The majority of the hype surrounding electronic transactions consists of stories of how risky they are. But electronic commerce is more than checking your bank account via the Internet, ordering theatre tickets online, or opening an account that uses E-Cash. Keep reading to learn some of the basics of electronic commerce, and its risks and rewards.

First, not all electronic commerce is Internet commerce. You may have never made a purchase from a company's Web site, but if you've ever used a credit or debit card, you've taken part in an electronic transaction. Every time you use an ATM or your bank's automated phone system, you are sending financial information via electronic networks.

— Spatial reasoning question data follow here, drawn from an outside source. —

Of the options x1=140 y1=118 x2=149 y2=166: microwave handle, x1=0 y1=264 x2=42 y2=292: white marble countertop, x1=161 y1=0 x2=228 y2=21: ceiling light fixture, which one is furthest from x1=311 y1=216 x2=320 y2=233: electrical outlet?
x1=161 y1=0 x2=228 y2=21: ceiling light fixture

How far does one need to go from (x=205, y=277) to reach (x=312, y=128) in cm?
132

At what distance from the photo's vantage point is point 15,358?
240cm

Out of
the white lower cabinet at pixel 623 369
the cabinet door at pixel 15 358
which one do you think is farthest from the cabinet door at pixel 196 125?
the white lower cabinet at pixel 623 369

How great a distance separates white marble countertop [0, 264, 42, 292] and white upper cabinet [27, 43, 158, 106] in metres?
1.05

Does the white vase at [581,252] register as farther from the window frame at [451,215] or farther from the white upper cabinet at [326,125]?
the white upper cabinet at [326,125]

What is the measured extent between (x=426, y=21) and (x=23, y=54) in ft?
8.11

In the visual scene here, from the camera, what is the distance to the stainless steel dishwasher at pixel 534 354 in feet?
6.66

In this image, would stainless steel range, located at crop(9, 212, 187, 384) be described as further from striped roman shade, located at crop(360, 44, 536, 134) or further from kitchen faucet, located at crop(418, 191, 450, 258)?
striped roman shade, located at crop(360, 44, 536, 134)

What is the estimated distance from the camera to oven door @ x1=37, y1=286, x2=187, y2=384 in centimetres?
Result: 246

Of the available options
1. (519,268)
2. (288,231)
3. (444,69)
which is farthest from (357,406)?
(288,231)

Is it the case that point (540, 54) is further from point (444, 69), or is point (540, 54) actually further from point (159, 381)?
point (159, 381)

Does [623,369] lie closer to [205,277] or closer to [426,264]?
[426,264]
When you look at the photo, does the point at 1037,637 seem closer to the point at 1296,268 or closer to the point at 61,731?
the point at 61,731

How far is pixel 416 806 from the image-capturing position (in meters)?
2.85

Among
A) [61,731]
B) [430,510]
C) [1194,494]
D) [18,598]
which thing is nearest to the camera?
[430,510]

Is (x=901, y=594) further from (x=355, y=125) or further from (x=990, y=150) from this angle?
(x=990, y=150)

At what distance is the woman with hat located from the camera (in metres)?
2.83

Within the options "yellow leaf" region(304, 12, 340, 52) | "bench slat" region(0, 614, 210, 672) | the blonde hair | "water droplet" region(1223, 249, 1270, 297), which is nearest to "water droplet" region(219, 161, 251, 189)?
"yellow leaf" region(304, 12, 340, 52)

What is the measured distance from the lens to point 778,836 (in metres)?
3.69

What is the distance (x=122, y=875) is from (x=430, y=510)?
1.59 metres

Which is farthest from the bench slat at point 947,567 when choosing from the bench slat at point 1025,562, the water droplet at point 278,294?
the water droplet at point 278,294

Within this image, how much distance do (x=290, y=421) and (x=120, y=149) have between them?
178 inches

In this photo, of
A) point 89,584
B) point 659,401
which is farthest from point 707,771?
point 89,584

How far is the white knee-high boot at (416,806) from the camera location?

The networks on which these transactions are carried are private. The bank's phone system, owned by the bank itself, is an example. The networks that carry many ATM transactions, such as Plus, Cirrus, MAC, MOST, and others, are owned by groups of banks. Credit card transactions are routed through networks owned by Visa and MasterCard.

In a typical credit card purchase, the retailer swipes your card through an authorization terminal, sending the card number to a merchant processor. This processor's function is to receive many such requests and route them through a national switch (owned by Visa or MasterCard) to the bank that issued the credit card. The bank verifies that the credit card number is legitimate and sends the response back through the MasterCard or Visa switch to the processor, which transmits it back to the retailer's terminal. This part of the process usually only takes a few seconds, but the transaction is not settled (completed) until several hours later, when the issuer makes a settlement payment to the merchant.

Most of us use these networks on a daily basis, and we have come to trust them with our money. For Internet credit card payments, although the processing is the same, the very first step of the transaction — the one where you hand the card to the merchant — happens electronically, too. If you've ever ordered anything by phone with your credit card, you have sent sensitive financial information using a medium that is much easier to tap than an encrypted Web transmission. It should be noted that e-mail is a different matter; e-mail messages are not normally encrypted (unless you use PGP or other encryption methods) and so should not be regarded as secure.